▼▼▼
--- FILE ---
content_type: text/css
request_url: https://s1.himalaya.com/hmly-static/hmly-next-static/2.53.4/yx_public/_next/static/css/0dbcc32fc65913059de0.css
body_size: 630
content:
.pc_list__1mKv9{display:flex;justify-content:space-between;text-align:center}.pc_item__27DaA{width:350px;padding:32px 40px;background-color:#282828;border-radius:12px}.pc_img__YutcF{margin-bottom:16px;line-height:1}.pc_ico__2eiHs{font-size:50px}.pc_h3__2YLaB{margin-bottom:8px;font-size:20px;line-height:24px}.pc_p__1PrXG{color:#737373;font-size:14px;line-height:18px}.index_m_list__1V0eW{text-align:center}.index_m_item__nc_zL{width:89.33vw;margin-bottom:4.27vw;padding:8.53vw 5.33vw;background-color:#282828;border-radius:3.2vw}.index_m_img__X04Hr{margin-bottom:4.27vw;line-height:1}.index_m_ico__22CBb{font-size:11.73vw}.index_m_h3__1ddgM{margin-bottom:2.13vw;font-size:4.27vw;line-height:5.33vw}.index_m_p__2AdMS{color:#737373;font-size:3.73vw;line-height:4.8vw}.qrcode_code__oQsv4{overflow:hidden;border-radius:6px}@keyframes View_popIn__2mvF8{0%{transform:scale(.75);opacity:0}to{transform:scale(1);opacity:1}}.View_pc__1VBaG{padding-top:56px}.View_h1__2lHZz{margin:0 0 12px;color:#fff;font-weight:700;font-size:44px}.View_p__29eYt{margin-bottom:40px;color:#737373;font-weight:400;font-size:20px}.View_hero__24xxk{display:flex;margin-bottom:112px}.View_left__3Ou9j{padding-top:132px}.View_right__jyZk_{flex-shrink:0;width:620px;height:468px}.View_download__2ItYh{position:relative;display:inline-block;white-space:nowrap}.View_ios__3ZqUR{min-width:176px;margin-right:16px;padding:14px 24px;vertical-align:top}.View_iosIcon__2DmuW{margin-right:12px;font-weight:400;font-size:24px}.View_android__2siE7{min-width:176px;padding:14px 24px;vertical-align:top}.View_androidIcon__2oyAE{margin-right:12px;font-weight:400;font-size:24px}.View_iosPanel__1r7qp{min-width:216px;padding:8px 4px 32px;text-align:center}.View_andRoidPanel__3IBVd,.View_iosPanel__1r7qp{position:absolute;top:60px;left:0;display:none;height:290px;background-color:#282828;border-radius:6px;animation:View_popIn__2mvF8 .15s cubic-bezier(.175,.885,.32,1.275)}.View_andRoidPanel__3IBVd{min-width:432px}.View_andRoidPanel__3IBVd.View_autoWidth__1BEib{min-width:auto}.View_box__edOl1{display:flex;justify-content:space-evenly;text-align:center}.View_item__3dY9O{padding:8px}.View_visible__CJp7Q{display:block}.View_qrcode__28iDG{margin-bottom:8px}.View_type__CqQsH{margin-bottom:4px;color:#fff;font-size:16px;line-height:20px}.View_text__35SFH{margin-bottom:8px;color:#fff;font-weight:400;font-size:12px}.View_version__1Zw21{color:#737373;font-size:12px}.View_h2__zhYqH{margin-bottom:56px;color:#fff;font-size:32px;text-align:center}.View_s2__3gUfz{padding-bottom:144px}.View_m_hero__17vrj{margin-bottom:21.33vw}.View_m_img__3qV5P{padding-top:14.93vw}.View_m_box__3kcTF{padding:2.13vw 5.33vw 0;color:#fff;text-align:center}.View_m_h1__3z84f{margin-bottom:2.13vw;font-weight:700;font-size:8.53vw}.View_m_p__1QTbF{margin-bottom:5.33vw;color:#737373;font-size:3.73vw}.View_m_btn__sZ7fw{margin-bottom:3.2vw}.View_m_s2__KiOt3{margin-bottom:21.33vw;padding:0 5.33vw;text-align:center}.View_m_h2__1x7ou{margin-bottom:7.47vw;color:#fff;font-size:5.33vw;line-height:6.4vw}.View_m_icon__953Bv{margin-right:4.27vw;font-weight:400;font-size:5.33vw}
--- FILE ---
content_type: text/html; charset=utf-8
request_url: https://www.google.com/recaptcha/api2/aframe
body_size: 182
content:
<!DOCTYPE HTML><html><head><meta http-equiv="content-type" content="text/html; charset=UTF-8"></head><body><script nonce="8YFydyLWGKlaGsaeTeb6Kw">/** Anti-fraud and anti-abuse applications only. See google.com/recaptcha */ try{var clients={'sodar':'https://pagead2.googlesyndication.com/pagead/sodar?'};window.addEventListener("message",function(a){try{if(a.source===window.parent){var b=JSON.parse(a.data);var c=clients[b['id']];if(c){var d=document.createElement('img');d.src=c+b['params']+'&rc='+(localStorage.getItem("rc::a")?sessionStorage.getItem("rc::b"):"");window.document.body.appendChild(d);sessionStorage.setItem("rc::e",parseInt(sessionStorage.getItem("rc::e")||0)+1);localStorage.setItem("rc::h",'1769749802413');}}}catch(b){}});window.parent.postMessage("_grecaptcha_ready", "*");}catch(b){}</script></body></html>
▲▲▲
Having read the records above, reproduce each one exactly.

--- FILE ---
content_type: text/css
request_url: https://s1.himalaya.com/hmly-static/hmly-next-static/2.53.4/yx_public/_next/static/css/0dbcc32fc65913059de0.css
body_size: 630
content:
.pc_list__1mKv9{display:flex;justify-content:space-between;text-align:center}.pc_item__27DaA{width:350px;padding:32px 40px;background-color:#282828;border-radius:12px}.pc_img__YutcF{margin-bottom:16px;line-height:1}.pc_ico__2eiHs{font-size:50px}.pc_h3__2YLaB{margin-bottom:8px;font-size:20px;line-height:24px}.pc_p__1PrXG{color:#737373;font-size:14px;line-height:18px}.index_m_list__1V0eW{text-align:center}.index_m_item__nc_zL{width:89.33vw;margin-bottom:4.27vw;padding:8.53vw 5.33vw;background-color:#282828;border-radius:3.2vw}.index_m_img__X04Hr{margin-bottom:4.27vw;line-height:1}.index_m_ico__22CBb{font-size:11.73vw}.index_m_h3__1ddgM{margin-bottom:2.13vw;font-size:4.27vw;line-height:5.33vw}.index_m_p__2AdMS{color:#737373;font-size:3.73vw;line-height:4.8vw}.qrcode_code__oQsv4{overflow:hidden;border-radius:6px}@keyframes View_popIn__2mvF8{0%{transform:scale(.75);opacity:0}to{transform:scale(1);opacity:1}}.View_pc__1VBaG{padding-top:56px}.View_h1__2lHZz{margin:0 0 12px;color:#fff;font-weight:700;font-size:44px}.View_p__29eYt{margin-bottom:40px;color:#737373;font-weight:400;font-size:20px}.View_hero__24xxk{display:flex;margin-bottom:112px}.View_left__3Ou9j{padding-top:132px}.View_right__jyZk_{flex-shrink:0;width:620px;height:468px}.View_download__2ItYh{position:relative;display:inline-block;white-space:nowrap}.View_ios__3ZqUR{min-width:176px;margin-right:16px;padding:14px 24px;vertical-align:top}.View_iosIcon__2DmuW{margin-right:12px;font-weight:400;font-size:24px}.View_android__2siE7{min-width:176px;padding:14px 24px;vertical-align:top}.View_androidIcon__2oyAE{margin-right:12px;font-weight:400;font-size:24px}.View_iosPanel__1r7qp{min-width:216px;padding:8px 4px 32px;text-align:center}.View_andRoidPanel__3IBVd,.View_iosPanel__1r7qp{position:absolute;top:60px;left:0;display:none;height:290px;background-color:#282828;border-radius:6px;animation:View_popIn__2mvF8 .15s cubic-bezier(.175,.885,.32,1.275)}.View_andRoidPanel__3IBVd{min-width:432px}.View_andRoidPanel__3IBVd.View_autoWidth__1BEib{min-width:auto}.View_box__edOl1{display:flex;justify-content:space-evenly;text-align:center}.View_item__3dY9O{padding:8px}.View_visible__CJp7Q{display:block}.View_qrcode__28iDG{margin-bottom:8px}.View_type__CqQsH{margin-bottom:4px;color:#fff;font-size:16px;line-height:20px}.View_text__35SFH{margin-bottom:8px;color:#fff;font-weight:400;font-size:12px}.View_version__1Zw21{color:#737373;font-size:12px}.View_h2__zhYqH{margin-bottom:56px;color:#fff;font-size:32px;text-align:center}.View_s2__3gUfz{padding-bottom:144px}.View_m_hero__17vrj{margin-bottom:21.33vw}.View_m_img__3qV5P{padding-top:14.93vw}.View_m_box__3kcTF{padding:2.13vw 5.33vw 0;color:#fff;text-align:center}.View_m_h1__3z84f{margin-bottom:2.13vw;font-weight:700;font-size:8.53vw}.View_m_p__1QTbF{margin-bottom:5.33vw;color:#737373;font-size:3.73vw}.View_m_btn__sZ7fw{margin-bottom:3.2vw}.View_m_s2__KiOt3{margin-bottom:21.33vw;padding:0 5.33vw;text-align:center}.View_m_h2__1x7ou{margin-bottom:7.47vw;color:#fff;font-size:5.33vw;line-height:6.4vw}.View_m_icon__953Bv{margin-right:4.27vw;font-weight:400;font-size:5.33vw}
--- FILE ---
content_type: text/html; charset=utf-8
request_url: https://www.google.com/recaptcha/api2/aframe
body_size: 182
content:
<!DOCTYPE HTML><html><head><meta http-equiv="content-type" content="text/html; charset=UTF-8"></head><body><script nonce="8YFydyLWGKlaGsaeTeb6Kw">/** Anti-fraud and anti-abuse applications only. See google.com/recaptcha */ try{var clients={'sodar':'https://pagead2.googlesyndication.com/pagead/sodar?'};window.addEventListener("message",function(a){try{if(a.source===window.parent){var b=JSON.parse(a.data);var c=clients[b['id']];if(c){var d=document.createElement('img');d.src=c+b['params']+'&rc='+(localStorage.getItem("rc::a")?sessionStorage.getItem("rc::b"):"");window.document.body.appendChild(d);sessionStorage.setItem("rc::e",parseInt(sessionStorage.getItem("rc::e")||0)+1);localStorage.setItem("rc::h",'1769749802413');}}}catch(b){}});window.parent.postMessage("_grecaptcha_ready", "*");}catch(b){}</script></body></html>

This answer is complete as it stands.